CLIP is said to be different because the program is trained on image-text pairs, with the idea being that the text will help the program identify an image. I tried out a free online version. The user uploads an image and types in proposed labels, at least one of which is correct. The program then shows its assessment of the probabilities of each label being correct. I tried it out with the wagon image and the proposed labels wagon, sign, and badminton racket based on my previous experience. The program seemed to want a fourth proposed label, so I added goalposts because I had just read an article about Liverpool’s disappointing season. CLIP favored sign (42%) and goalposts (42%), followed by badminton racket(9%) and wagon as the least likely label at 8%.

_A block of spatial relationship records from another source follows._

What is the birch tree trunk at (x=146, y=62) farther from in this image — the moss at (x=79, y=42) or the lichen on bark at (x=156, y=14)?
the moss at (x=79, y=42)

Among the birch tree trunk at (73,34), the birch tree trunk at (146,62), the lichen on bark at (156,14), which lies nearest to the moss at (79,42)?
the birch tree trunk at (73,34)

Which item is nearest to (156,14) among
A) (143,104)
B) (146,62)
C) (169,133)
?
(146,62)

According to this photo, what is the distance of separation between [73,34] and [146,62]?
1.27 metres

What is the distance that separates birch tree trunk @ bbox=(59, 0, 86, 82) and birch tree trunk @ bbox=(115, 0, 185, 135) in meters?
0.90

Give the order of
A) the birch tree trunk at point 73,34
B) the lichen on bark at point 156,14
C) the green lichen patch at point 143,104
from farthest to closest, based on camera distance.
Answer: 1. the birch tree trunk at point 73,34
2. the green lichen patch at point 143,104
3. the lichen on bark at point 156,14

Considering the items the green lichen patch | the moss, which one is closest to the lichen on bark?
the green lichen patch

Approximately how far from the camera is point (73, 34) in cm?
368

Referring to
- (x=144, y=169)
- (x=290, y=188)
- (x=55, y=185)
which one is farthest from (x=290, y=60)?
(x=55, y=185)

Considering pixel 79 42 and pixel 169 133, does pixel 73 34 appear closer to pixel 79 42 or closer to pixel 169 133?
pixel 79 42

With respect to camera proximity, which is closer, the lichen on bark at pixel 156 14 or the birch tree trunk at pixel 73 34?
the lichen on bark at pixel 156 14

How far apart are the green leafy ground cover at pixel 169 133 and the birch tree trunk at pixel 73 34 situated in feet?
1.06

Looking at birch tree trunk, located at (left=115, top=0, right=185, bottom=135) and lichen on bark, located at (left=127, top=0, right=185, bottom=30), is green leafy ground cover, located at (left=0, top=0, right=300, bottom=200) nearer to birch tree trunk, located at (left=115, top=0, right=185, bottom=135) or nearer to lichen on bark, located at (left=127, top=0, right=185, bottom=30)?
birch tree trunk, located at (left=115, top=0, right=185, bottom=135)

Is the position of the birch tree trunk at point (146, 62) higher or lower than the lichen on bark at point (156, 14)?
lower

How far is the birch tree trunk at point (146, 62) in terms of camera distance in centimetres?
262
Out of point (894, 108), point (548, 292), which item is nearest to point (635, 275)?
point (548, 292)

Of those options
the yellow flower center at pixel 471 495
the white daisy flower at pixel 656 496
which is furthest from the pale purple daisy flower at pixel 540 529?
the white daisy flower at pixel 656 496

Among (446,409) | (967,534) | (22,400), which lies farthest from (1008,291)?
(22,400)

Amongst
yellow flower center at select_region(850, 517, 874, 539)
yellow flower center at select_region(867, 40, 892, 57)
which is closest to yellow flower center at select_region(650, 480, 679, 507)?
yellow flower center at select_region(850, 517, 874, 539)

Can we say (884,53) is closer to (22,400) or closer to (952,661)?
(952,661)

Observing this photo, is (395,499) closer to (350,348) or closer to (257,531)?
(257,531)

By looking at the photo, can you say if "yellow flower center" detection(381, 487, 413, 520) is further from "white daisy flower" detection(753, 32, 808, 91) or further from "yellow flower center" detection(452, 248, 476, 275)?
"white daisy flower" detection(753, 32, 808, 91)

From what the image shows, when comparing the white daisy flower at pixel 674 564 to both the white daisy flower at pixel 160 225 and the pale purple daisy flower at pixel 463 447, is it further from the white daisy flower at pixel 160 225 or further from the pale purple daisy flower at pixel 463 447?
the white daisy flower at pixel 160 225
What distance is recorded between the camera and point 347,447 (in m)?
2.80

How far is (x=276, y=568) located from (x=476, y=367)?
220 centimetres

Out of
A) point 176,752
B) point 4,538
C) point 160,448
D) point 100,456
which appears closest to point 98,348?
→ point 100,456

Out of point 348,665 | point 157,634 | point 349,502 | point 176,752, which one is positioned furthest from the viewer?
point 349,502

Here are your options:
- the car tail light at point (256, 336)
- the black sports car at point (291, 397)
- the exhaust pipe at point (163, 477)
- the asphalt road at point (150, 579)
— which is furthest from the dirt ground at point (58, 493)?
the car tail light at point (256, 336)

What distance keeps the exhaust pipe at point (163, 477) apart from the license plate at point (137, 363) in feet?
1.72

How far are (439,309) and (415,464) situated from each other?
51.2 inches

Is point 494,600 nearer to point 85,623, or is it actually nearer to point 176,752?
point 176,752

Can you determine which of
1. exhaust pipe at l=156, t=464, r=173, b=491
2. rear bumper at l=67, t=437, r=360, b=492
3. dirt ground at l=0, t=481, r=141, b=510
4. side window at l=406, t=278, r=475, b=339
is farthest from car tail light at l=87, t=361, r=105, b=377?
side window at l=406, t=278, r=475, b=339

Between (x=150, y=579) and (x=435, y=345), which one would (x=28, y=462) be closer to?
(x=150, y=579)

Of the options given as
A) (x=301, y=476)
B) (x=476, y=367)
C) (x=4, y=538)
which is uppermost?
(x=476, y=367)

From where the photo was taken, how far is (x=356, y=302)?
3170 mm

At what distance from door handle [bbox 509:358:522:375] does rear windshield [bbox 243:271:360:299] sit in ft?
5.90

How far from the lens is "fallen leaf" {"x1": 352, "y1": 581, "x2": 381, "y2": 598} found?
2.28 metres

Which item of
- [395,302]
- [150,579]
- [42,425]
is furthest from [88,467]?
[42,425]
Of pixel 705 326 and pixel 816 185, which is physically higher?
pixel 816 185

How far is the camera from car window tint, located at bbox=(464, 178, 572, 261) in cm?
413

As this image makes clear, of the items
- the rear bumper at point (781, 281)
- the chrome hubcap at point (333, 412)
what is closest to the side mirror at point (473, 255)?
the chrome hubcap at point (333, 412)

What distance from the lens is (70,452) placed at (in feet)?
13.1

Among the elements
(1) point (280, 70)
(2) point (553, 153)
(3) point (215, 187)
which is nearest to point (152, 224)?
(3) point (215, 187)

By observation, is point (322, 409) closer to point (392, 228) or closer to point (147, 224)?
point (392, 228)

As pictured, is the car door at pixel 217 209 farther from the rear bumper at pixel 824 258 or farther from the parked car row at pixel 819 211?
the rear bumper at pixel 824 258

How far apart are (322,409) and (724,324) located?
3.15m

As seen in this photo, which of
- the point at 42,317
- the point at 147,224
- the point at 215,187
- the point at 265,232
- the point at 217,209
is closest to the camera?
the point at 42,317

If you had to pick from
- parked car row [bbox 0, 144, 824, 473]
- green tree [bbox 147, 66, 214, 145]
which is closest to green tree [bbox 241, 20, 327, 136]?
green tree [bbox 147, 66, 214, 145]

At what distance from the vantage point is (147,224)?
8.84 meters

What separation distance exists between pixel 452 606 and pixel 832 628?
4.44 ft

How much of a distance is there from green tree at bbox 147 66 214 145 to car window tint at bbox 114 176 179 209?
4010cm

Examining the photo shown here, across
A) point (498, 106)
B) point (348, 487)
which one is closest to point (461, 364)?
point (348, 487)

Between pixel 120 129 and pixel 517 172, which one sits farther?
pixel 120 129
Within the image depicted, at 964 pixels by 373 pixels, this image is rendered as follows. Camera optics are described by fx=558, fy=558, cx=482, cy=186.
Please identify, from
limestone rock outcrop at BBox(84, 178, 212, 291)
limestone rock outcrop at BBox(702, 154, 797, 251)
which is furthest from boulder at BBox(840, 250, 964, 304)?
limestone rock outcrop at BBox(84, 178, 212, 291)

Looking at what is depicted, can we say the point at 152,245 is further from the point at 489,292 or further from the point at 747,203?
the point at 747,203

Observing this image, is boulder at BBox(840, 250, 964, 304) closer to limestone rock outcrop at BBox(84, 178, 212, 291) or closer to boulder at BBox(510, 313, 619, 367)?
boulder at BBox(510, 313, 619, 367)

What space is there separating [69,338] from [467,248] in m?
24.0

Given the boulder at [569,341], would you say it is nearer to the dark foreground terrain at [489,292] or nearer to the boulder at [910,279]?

I wasn’t sure if goalposts was the best spelling so I replaced it with goal posts and CLIP’s probability of this being the correct label jumped from 42% to 80%! The sign label fell to 14% while badminton racket and wagon each came in at 3%. CLIP clearly did not understand the text labels in any meaningful sense, since goalposts and goal posts are just alternative spellings of an identical concept. CLIP seems to be a bit of trickery in that the main purpose of the labels is evidently to help the algorithm by narrowing down the possible answers. This is not particularly useful since, in most real-world applications, we won’t be able to give the program helpful hints, one of which is guaranteed to be correct. As I tell my students, life is not a multiple-choice test.
More generally, the program’s attraction to the labels goalposts and goal posts are convincing evidence that it is still just trying to match pixel patterns. No human would mistake this wagon image for goalposts.
The low probabilities assigned to wagon were also interesting in that CLIP was no more successful in recognizing this image than were the other programs I tried. Perhaps the program is brittle because it was trained on red wagons and does not know what to make of a white wagon. I changed the color of the wagon to red and the wagon probability jumped to 77% with goalposts, and 69% with goal posts. Then I used a green wagon and the wagon probability dipped to 40% with goalposts, and 32% with goal posts. Finally, for the red-and-white striped wagon below, CLIP’s wagon probability was 7% with goalposts, and 2% with goal posts—which were even worse than for the white wagon.
Humans notice unusual colors, but our flexible, fluid mental categories can deal with color differences. For humans, the essence of a wagon is not its color. White wagons, red wagons, and red-and-white wagons are still wagons. Not so for a pixel-matching computer program.
The label artificial intelligence is an unfortunate misnomer. The ways in which computers process data are not at all the ways in which humans interact with the world, and the conclusions computers draw do not involve the wisdom, common sense, and critical thinking that are crucial components of human intelligence. Artificial unintelligence is more apt in that even the most advanced computer programs are artificial and not intelligent.